Limbo Review (XBLA)
Posted by Jim Cook, Jul 19, 2010 19:10
Limbo is a title many have been looking forward to ever since trailers and gameplay videos for it emerged. Using little more than black, gray, and white for its graphics along with an extremely limited set of sound and music, Limbo was clearly trying to impress people both with its minimalist presentation and ’platform puzzler’ play. Taking control of a boy with modest athletic skill and little else to his credit, your job is to solve a variety of puzzles; get that crate to the edge of the wall so you can climb over, figure out how to balance an object over a long gap with only a pair of small movable platforms to work with, and so on. Braid and The Lost Vikings are the obvious comparisons here, and if you enjoy games along those lines then your 1200 Microsoft Points/$15 will be well spent here.
The game’s obvious defining trait is its presentation. There is very little music, mostly played in short bursts during very tense moments, and aside from the boy’s footsteps you only hear sounds when they are very important. The same is true of the game’s art style; almost everything is black, with some gray and white used to highlight objects you need to notice. Despite this, the world of Limbo is very well animated and detailed; grass rustles, dangling chains will sway back and forth, and various creatures you come across move quite vividly. The end result is the world of Limbo is a very dangerous, creepy, and lonely place; most of the creatures you encounter are out to kill the boy, and they punctuate long stretches of being alone.
Puzzles in Limbo are mostly mental in nature; the emphasis is usually on knowing what to do and catching visual cues rather than having top-notch platforming skills and reflexes. While those abilities will be tested on occasion, the majority of the puzzles simply ask that you be observant rather than fast. Failure is both severe and trivial at the same time, since messing up means the boy will be killed in some violent, often bloody fashion as he’s torn apart by a creature, shot to pieces by a heavy gun emplacement, or crushed beneath a steel column. On the other hand, death is always temporary... you have unlimited ’lives’ and death usually returns you to a checkpoint save anywhere from fifteen seconds to two minutes ago, so little effort is lost.
Most of the puzzles are very well laid out, such that you can expect to fail at them only a few times apiece on your first run through and you’ll usually learn a little more about your mistake each time. Perhaps you jumped too soon, or didn’t notice a trap falling from the ceiling, or need to position that crate so it slows a problem down just enough for you to escape the situation... whatever it is, you’ll usually get it right quickly. There are a few puzzles that require either exceptional timing or non-intuitive solutions, but they’re in the minority.

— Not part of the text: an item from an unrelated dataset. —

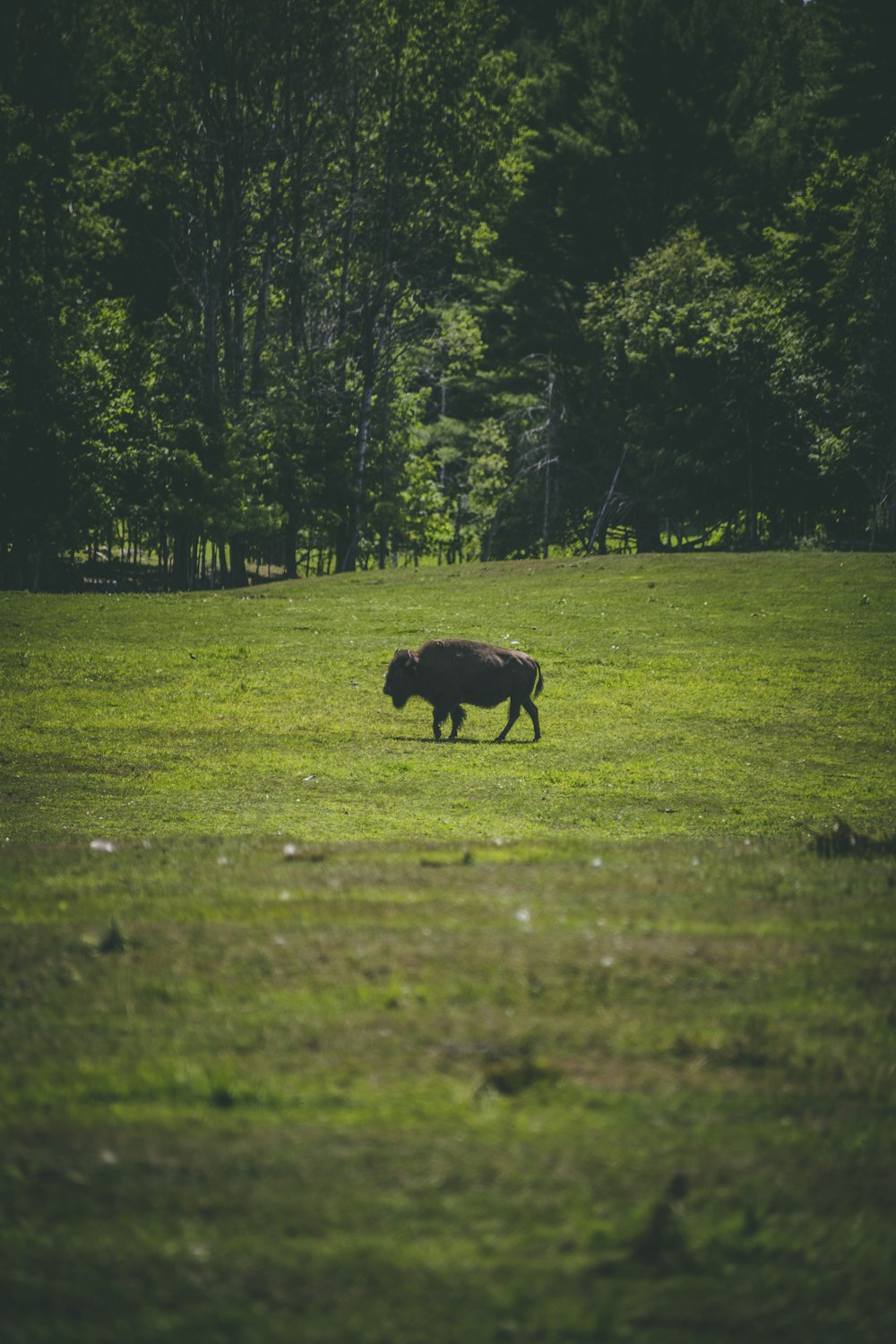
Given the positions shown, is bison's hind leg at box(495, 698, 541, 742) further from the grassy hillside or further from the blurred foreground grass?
the blurred foreground grass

Limbo also deserves credit for excellent controls. Everything is intuitive and works almost exactly as you’d expect, and there were only a few occasions where I found my character did things I didn’t intend to. While the boy may be limited in what he can do, he does almost all of it precisely as you want and this does a lot to keep Limbo interesting and entertaining.
Aside from those various minor flaws, the only real issue with Limbo is its length; depending on how quickly you understand things the game will last somewhere around two to six hours, with perhaps a little more if you feel like pursuing some of the Achievements. On the other hand, most of this short game is very satisfying. If you’re looking for a good single-player experience, Limbo is definitely that and you’ll probably find your money well spent.